-- What to do --
A – Answer these questions using the text on happiness and connection:
(i) For how many minutes did the students play the synonym game?
(ii) To which organization was money donated for correct answers in that game?
(iii) In which two cities were train commuters asked to talk with a stranger?
B – Write out the passage of the text on happiness and connection between "Make contact with" and "lift your mood.", inclusive.

-- Selected text --
================================

If a group of people are given $5 to make themselves happy, and another group of people are given $5 to make someone else happy, which group is happier afterwards? Surprisingly enough, several experiments conducted by Lara Aknin, Elizabeth Dunn and their colleagues in many countries across the world have demonstrated that the group spending their money on others is happier than the group using that same money on themselves.

In one of my own studies, I asked students to play a simple synonym game for 20 minutes. Half just played the game, the other half were told that, for every correct answer, a small sum of money would be donated to the UN Food Programme. Afterwards, the latter group was happier and experienced the gameplay as significantly more meaningful.

Starting today, pay attention to opportunities for small acts of kindness – mundane everyday acts that help someone in a difficult situation or delight them. Doing so is likely to give you a boost in meaningfulness and happiness. You can focus on bigger things such as making a positive difference through your career, through volunteering or taking care of your loved ones. But even small acts of kindness – tiny good deeds done as part of your everyday routines, such as saying a nice word to the cashier or bringing a cup of coffee to your colleague – can help you to reconnect with those positive feelings that helping others gives rise to.

Make contact with a loved one – or a stranger

As social animals, we humans find happiness, love and meaningfulness from the company of others and feeling a connection with them. While most of us know this, we tend to fill our calendars with so many duties and activities that we come to neglect the joys of unhurried time together with someone dear to us – with modern smartphone addiction adding a constant source of disconnectedness even to those moments when we are in the same space.

So, put your phone away, and grab a coffee with a friend, make time in your calendar for your family, or host a get-together – human connection is a proven way to lift your mood.

And while connecting with those we know comes relatively naturally, people tend to overlook the benefits and positive feelings that ensue when they connect with a stranger. Juliana Schroeder and her colleagues asked train commuters in Chicago, and later in (supposedly more reserved) London to strike up a conversation with a stranger during their trip. In both cases, those brave enough to talk with strangers reported a more pleasant trip. So connect with strangers! Book travel alone, go on a blind date, attend a hobby group – new connections boost your sense of engagement with life. The excitement of making new friends and connections is a strong antidote to languishing.

Connect with yourself

Stop and think – what makes you tick?

It’s easy to be seduced into living your life according to other people’s standards. Doing what is expected of you, making choices that make your parents proud, pursuing things that get you admiration from others. The problem: you come to live somebody else’s dream, not your own. This could be a major source of languishing – everything is seemingly adequate in your life, but you feel somehow alienated from it. You do the motions and fulfil the expectations but without any joy or excitement.

================================

-- Data below --
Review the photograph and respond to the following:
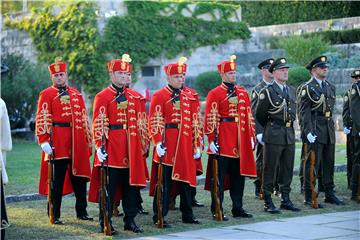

================================

-- Answers to the exercise --
A –
(i) 20 minutes
(ii) The UN Food Programme
(iii) Chicago and London

B –
Make contact with a loved one – or a stranger

As social animals, we humans find happiness, love and meaningfulness from the company of others and feeling a connection with them. While most of us know this, we tend to fill our calendars with so many duties and activities that we come to neglect the joys of unhurried time together with someone dear to us – with modern smartphone addiction adding a constant source of disconnectedness even to those moments when we are in the same space.

So, put your phone away, and grab a coffee with a friend, make time in your calendar for your family, or host a get-together – human connection is a proven way to lift your mood.